··· PASSAGE GIVEN

An angle on Anglo art

How much people’s everyday environment impacts on their behavior, quality of life and creative output is not a precisely quantifiable element.

‘ABRAHAM’S RAM’ by Elisheva Horowitz. (photo credit: Courtesy)
‘ABRAHAM’S RAM’ by Elisheva Horowitz.
(photo credit: Courtesy)
How much people’s everyday environment impacts on their behavior, quality of life and creative output is not a precisely quantifiable element. However, perhaps, after members of the public view the works that will be shortly be on display in the “The Talent Within” exhibition, that may become a little clearer.
The show, which opens at the Jerusalem Cinematheque on August 8 and will run through August 30, comprises around 50 works by a variety of Jerusalemite artists, all of whom hail from the English-speaking world. The group goes by the self-definitive name of the Jerusalem Artists Circle, although, in fact, the exhibitors come from a wider cultural and geographic backdrop.
“There over 200 artists who prefer to communicate by email, and there are over 100 in the Facebook group, which is starting to bring in people from all over the world. I guess they are googling artists in Israel or something like that,” observes Leorah Parker.
Parker is the brains, creative talent and logistical engine behind the new exhibition and the whole idea of connecting Anglo artists from these parts. She has been in the field for quite some time.
“I have been doing art professionally for 30 years, business-wise, in northern Virginia,” she explains.
Parker, who also has paintings in the forthcoming exhibition, brings substantial street-level experience to her Jerusalem Artists Circle venture, which sprang into life in 2013.
“I had a studio gallery for 14 years. I was involved in community and connecting people. I found out how important inspiration was in connecting artists together.”
She may have been something of a local fixture back in northern Virginia, but, like many an immigrant the world over, when she made aliyah nine years ago, Parker suddenly found herself to the rear of the grid, and back to scratch. Still, she had been through that before, and emerged smiling and productively active.
“Coming here, I was not able to connect. I had to start over again when I moved from Virginia to Florida, and then I had to do that again when I made aliyah.”
Much like the country’s pioneers, Parker was faced with something of a wilderness and decided – to paraphrase a certain David Ben-Gurion – to plant some seeds and get some flowers going.

······
··· DATASET

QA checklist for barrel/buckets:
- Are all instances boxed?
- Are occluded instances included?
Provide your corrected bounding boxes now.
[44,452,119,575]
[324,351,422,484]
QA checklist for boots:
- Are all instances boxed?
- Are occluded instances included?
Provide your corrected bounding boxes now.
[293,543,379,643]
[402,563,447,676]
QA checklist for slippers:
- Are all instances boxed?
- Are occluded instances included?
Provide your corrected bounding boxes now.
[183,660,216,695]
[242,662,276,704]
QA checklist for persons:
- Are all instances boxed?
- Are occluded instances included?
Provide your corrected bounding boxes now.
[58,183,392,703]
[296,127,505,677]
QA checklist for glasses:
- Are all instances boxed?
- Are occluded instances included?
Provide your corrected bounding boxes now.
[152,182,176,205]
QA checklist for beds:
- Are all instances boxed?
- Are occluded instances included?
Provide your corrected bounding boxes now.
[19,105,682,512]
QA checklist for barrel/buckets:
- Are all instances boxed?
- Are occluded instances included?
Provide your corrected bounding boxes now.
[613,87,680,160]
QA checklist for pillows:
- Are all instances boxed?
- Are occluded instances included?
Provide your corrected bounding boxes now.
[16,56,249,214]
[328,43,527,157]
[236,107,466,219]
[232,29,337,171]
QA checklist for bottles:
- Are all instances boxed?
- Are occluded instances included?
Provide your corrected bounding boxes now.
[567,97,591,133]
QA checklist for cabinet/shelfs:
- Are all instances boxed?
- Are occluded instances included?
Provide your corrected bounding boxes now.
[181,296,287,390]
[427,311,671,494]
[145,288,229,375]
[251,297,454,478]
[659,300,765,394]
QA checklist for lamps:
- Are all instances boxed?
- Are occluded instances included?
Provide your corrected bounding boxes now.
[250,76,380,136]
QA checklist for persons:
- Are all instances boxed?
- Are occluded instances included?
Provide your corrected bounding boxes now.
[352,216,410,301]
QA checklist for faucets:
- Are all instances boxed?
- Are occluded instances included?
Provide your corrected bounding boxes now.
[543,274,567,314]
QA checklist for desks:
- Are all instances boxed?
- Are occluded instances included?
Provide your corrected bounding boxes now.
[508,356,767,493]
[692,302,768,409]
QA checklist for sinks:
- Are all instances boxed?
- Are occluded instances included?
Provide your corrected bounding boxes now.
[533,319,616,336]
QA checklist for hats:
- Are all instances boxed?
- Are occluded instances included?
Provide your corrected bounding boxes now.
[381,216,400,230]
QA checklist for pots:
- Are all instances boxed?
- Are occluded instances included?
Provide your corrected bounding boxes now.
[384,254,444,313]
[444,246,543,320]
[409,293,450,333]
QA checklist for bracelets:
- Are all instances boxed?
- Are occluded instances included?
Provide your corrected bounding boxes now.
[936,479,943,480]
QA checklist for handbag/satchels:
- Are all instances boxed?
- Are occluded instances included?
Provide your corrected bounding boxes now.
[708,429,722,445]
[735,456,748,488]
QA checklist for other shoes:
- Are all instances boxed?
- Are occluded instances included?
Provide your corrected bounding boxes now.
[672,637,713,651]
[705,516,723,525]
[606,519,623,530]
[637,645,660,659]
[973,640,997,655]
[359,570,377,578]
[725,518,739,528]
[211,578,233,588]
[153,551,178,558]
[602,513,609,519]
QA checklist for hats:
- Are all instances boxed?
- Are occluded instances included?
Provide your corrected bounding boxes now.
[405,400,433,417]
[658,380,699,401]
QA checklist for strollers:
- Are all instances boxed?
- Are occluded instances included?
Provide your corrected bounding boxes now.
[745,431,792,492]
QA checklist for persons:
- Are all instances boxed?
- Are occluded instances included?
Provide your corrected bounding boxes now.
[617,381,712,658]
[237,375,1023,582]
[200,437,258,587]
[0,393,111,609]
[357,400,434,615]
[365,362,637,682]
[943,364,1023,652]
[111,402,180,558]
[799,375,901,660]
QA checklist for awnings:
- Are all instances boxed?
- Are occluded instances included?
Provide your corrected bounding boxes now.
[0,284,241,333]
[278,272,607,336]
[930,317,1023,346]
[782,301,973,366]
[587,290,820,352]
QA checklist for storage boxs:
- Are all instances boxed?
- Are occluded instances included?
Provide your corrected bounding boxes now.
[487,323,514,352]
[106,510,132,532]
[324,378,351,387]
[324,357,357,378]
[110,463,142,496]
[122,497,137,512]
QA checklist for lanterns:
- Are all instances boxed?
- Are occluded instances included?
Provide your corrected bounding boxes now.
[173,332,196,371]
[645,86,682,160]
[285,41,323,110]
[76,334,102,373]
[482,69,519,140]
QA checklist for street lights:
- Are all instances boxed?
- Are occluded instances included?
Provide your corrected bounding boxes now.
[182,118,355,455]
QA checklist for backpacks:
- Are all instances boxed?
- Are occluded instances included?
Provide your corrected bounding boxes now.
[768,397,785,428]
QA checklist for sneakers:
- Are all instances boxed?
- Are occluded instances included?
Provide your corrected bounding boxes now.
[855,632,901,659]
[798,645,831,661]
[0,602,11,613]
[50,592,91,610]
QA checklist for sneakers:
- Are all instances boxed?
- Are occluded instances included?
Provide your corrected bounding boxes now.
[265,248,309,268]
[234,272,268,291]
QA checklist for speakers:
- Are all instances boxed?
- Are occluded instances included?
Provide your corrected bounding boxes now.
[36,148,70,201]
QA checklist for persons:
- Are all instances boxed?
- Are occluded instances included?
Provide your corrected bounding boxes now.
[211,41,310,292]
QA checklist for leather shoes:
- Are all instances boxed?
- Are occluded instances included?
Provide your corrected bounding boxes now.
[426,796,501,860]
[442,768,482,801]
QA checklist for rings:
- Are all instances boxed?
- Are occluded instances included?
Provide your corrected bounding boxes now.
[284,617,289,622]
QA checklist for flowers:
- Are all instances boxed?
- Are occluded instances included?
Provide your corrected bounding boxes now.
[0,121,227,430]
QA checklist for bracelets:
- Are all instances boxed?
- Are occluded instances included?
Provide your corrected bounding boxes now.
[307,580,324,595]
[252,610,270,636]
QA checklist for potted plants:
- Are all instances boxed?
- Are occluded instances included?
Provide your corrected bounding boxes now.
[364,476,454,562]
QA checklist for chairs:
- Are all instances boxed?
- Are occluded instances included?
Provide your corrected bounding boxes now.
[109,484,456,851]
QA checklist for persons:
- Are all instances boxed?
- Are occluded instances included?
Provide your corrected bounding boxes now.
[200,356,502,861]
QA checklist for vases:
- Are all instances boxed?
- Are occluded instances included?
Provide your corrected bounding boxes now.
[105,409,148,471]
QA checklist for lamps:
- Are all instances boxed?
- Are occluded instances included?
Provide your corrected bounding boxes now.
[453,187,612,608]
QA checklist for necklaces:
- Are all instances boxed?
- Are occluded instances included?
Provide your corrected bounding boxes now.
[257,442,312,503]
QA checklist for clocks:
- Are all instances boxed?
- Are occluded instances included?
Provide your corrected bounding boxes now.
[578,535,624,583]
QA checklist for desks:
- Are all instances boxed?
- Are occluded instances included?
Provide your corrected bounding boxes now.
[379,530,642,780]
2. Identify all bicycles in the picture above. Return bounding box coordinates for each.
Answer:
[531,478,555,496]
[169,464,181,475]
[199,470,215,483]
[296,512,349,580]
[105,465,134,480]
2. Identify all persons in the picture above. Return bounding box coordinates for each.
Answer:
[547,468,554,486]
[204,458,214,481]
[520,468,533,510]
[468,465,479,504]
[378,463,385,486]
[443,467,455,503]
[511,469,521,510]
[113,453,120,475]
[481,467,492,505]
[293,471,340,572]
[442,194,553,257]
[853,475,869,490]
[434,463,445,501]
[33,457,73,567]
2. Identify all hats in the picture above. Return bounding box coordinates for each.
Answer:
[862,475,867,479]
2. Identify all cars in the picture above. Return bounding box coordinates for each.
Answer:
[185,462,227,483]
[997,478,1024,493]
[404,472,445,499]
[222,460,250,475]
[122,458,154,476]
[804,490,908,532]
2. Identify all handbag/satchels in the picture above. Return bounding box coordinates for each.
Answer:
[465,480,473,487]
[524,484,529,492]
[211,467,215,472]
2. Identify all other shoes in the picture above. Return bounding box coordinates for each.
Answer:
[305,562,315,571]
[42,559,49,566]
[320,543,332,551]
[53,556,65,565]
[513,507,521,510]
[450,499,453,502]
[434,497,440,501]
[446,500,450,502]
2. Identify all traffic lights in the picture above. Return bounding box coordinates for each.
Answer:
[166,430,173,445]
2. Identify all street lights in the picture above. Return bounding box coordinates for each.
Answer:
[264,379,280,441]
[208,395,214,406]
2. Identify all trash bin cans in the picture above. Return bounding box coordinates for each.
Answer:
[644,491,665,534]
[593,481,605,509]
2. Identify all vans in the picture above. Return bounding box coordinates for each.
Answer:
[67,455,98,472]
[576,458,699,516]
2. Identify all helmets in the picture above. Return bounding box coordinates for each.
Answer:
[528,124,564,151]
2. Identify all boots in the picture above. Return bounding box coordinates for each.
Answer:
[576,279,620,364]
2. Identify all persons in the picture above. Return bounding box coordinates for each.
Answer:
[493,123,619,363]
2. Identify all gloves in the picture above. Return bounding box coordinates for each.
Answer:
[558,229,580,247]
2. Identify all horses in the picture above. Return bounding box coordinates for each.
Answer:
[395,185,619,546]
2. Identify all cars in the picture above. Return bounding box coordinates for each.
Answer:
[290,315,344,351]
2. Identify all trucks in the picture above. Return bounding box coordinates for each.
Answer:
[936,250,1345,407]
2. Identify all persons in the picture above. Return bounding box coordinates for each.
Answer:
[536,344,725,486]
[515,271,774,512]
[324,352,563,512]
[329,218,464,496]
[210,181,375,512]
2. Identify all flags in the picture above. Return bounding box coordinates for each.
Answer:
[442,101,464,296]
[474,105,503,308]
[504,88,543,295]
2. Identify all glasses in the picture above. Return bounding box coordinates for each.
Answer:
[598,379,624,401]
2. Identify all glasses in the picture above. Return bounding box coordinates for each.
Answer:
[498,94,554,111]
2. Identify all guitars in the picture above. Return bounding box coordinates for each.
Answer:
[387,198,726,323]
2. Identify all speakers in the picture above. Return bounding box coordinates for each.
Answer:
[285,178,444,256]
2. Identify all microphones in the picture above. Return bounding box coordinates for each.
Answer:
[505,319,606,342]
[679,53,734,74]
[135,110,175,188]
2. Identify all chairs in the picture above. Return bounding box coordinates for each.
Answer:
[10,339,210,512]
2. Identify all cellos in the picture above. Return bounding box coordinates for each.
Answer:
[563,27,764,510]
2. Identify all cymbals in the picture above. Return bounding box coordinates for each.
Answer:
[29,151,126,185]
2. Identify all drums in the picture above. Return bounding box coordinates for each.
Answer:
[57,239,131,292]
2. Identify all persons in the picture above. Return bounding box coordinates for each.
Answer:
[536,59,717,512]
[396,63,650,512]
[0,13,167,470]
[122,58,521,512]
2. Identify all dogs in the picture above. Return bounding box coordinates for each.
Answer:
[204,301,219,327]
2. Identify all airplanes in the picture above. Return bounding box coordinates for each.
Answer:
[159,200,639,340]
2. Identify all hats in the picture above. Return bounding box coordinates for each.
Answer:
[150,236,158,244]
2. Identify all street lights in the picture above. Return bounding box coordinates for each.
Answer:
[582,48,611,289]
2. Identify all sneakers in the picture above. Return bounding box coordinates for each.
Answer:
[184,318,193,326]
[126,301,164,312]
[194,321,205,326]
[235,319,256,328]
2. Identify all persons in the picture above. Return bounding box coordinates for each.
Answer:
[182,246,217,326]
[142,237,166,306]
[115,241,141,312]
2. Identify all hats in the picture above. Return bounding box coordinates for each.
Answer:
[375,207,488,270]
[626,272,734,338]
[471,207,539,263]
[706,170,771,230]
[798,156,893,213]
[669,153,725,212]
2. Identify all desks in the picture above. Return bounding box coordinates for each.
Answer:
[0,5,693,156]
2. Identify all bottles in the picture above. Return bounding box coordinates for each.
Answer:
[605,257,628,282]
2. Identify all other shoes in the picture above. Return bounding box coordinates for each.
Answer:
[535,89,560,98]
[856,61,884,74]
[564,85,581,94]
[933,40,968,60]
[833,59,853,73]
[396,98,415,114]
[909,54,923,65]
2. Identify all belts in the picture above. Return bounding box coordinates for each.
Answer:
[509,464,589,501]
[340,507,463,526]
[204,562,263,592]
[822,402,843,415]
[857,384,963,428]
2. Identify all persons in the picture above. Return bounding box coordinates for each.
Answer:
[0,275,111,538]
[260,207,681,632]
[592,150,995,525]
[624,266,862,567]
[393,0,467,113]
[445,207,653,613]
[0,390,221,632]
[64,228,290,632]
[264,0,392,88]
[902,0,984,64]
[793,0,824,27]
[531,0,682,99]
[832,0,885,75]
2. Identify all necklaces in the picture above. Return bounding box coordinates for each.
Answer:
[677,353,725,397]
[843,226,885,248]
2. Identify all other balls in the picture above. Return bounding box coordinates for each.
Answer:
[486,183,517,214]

······

_EXERCISE 1_. According to the article about the Jerusalem Artists Circle, in what year did the group come into being?
_EXERCISE 2_. Pick up the article about the Jerusalem Artists Circle right after its last sentence and keep writing.

_WRITTEN ANSWER 1_. 2013

_WRITTEN ANSWER 2_.
“When I came here, I didn’t find a community, so I started one,” she states. “I started collecting, finding artists that were also Anglos.”
Parker literally picked them up as she went along.
“I’d maybe go to an exhibition and see some work by some Anglo painters. And there were a couple painting in the park down from the Jerusalem Theater, and I went over and introduced myself and I asked them if they’d like to connect to other artists. They were English-speakers, so that worked out,” she chuckles.
The “Anglo” epithet should be used advisedly. Parker has been here for nine years and seems pretty settled in Jerusalem, but naturally her life here has run a different course from how it would probably have run had she stayed put in northern Virginia or Florida. The here-there plot thickens over time.
“When you come from another country, when do you become an Israeli artist?” she muses. “An American Israeli artist – is that how I’d be defined? I don’t know. Some artists have been in Israel for 20 or more years. And we can get together and share what’s going on in our creative lives.”
There’s more to the local circle than visual arts.
“I left it open,” Parker notes. “There are writers and sculptors, people who make flower arrangements.” Cross-fertilization is an important theme. “There are ways to inspire each other to continue to create; otherwise, we get stagnant.”
The impetus for the Jerusalem Artists Circle came from Parker’s stateside endeavor. “In Virginia, when we opened up the arts community, it just created this energy that just excited us to continue with our work, as opposed to artists who want to, say, just create within their own quiet space.”
Parker says that part of the philosophy behind the artist circle is to shift people a little out of their comfort zone – which any self-respecting artist should do anyway – and try their hand at new avenues of expression.
“I came here and I went to school in Talpiot with [Jerusalem Studio School founder] Israel Hershberg, and I went to Italy to study for a summer.”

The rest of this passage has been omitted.